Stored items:
◆ ◆ ◆ ◆ ◆ ◆ ◆
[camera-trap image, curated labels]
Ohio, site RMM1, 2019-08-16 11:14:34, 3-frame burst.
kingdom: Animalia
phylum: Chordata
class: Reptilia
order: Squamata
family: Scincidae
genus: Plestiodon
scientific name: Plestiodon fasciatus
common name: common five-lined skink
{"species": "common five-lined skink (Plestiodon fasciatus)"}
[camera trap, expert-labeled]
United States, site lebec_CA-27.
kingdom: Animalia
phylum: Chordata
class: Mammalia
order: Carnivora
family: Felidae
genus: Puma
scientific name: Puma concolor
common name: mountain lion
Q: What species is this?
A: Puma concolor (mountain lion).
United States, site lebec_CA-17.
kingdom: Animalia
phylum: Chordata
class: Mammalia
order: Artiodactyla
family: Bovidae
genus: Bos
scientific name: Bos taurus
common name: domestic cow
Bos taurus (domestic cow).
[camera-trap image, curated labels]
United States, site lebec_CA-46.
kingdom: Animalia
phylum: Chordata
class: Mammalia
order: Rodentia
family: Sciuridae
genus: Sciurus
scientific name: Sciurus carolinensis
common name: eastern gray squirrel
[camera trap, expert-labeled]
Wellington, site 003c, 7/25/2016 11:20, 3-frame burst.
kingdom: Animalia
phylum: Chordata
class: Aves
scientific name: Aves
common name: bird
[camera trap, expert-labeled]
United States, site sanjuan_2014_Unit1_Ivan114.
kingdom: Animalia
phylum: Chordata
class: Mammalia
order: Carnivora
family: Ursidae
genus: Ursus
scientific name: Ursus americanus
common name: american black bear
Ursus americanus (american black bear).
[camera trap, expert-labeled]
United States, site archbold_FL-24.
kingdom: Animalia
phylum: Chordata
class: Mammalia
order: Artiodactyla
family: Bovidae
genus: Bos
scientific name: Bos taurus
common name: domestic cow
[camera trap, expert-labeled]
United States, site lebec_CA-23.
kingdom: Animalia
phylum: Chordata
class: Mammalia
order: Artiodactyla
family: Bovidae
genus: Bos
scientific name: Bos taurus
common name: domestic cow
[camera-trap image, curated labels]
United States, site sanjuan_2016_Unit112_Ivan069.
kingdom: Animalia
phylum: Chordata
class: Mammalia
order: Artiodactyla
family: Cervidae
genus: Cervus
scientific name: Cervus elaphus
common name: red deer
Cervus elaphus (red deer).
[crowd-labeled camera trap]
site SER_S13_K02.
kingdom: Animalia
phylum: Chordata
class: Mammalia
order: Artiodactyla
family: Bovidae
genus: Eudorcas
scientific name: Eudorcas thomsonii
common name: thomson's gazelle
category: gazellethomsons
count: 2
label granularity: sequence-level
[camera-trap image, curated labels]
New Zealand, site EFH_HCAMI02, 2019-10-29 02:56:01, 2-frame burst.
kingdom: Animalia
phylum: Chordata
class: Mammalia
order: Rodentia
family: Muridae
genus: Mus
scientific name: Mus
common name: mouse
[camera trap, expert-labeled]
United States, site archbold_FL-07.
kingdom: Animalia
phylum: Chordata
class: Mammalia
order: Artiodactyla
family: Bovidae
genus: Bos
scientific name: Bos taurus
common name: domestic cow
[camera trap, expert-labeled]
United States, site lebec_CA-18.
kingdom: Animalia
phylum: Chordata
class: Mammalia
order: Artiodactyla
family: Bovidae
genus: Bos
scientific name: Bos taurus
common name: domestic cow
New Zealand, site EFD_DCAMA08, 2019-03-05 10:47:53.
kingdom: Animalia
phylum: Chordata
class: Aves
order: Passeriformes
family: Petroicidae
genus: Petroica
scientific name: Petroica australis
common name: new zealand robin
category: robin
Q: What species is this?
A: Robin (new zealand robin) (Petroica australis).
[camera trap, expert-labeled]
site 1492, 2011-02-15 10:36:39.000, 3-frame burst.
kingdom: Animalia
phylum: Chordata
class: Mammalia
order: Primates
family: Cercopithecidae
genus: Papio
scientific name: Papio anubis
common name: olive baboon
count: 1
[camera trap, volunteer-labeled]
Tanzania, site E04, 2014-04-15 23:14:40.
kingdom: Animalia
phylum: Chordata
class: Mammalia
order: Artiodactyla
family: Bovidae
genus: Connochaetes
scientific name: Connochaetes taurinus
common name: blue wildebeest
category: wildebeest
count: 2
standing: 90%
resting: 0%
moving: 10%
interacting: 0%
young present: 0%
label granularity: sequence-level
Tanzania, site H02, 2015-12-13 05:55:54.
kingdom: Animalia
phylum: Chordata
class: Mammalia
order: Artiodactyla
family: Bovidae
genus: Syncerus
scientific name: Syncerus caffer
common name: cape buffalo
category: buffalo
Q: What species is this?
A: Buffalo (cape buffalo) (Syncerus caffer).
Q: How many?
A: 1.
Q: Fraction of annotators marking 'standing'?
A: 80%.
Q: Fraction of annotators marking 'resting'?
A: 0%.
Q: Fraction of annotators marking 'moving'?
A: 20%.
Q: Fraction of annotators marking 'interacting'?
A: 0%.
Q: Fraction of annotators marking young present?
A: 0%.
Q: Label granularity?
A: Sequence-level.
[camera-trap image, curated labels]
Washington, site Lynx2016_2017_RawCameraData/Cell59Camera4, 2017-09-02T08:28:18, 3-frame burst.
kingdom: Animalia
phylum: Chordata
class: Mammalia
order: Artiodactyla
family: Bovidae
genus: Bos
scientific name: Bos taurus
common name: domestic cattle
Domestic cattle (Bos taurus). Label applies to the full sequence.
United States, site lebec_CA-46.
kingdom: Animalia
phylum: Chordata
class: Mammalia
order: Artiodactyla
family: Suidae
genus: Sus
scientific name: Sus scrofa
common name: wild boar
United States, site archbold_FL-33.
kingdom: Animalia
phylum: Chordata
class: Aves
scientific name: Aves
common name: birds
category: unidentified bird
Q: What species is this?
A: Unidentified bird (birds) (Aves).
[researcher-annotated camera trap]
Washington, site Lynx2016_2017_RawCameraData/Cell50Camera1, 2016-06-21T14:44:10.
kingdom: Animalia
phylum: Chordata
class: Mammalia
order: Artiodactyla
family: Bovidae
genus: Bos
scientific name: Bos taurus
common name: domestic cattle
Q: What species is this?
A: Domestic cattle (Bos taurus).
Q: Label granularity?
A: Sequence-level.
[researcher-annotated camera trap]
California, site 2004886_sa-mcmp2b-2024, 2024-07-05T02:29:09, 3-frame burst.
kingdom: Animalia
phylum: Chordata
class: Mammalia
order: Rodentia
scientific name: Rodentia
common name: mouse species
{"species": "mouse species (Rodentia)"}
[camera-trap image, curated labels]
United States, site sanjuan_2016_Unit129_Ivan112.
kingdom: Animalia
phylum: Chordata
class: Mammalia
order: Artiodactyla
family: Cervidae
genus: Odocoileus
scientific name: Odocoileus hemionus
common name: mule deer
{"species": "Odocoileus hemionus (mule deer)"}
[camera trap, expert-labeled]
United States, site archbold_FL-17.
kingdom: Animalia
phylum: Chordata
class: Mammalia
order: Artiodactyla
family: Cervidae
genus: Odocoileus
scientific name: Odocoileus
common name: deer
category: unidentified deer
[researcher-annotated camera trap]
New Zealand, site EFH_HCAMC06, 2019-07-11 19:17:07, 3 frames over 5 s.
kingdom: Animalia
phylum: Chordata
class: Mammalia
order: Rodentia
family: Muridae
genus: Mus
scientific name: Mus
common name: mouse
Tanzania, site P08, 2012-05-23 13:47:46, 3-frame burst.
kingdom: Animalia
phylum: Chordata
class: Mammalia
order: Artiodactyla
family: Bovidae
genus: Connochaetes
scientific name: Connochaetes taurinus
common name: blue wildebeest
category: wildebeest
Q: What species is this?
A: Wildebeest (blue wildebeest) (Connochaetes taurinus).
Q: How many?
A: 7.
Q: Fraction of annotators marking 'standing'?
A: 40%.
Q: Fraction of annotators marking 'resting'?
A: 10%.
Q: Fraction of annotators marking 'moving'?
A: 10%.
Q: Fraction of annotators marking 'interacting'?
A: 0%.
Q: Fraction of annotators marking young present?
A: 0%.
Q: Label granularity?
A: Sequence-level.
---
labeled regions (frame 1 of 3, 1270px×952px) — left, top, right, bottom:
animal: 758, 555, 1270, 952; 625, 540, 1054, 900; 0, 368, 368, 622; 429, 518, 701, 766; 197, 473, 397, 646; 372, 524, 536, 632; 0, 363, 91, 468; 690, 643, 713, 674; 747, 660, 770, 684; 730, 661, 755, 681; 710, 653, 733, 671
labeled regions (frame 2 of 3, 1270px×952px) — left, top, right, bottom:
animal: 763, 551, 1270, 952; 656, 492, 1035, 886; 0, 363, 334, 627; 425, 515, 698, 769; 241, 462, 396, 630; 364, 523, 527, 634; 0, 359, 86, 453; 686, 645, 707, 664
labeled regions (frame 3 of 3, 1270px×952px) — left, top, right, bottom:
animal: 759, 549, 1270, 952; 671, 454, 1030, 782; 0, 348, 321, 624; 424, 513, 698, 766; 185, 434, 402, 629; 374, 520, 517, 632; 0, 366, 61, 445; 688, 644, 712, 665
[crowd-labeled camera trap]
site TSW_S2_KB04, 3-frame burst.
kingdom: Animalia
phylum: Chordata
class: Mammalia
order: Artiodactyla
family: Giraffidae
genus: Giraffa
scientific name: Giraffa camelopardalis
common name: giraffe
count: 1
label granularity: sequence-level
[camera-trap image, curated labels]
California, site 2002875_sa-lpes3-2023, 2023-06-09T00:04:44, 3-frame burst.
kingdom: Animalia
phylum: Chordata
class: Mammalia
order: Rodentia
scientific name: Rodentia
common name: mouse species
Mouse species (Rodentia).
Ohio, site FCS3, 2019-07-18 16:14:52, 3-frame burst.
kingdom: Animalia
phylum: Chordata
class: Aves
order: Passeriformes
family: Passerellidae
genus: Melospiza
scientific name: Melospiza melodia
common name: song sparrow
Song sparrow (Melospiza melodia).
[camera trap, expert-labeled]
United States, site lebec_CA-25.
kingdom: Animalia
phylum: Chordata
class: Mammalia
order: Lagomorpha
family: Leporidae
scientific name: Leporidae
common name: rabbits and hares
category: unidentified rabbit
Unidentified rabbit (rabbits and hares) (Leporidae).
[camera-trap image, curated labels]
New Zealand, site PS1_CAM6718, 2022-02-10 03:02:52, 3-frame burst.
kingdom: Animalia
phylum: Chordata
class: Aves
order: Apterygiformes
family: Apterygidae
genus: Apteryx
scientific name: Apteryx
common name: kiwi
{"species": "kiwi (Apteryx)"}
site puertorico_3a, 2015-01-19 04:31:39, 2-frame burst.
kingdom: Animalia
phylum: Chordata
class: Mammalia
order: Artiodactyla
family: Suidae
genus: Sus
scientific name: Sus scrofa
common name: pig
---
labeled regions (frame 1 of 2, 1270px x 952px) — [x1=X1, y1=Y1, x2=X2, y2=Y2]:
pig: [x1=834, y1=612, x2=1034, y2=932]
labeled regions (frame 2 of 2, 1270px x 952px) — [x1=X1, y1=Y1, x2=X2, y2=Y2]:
◆ ◆ ◆ ◆ ◆ ◆ ◆
# [Task statement]
Print, without alteration, only the lines above between the one holding "young present: 0%" and the one holding "category: buffalo", inclusive.

# [Exercise solution]
young present: 0%
label granularity: sequence-level
Tanzania, site H02, 2015-12-13 05:55:54.
kingdom: Animalia
phylum: Chordata
class: Mammalia
order: Artiodactyla
family: Bovidae
genus: Syncerus
scientific name: Syncerus caffer
common name: cape buffalo
category: buffalo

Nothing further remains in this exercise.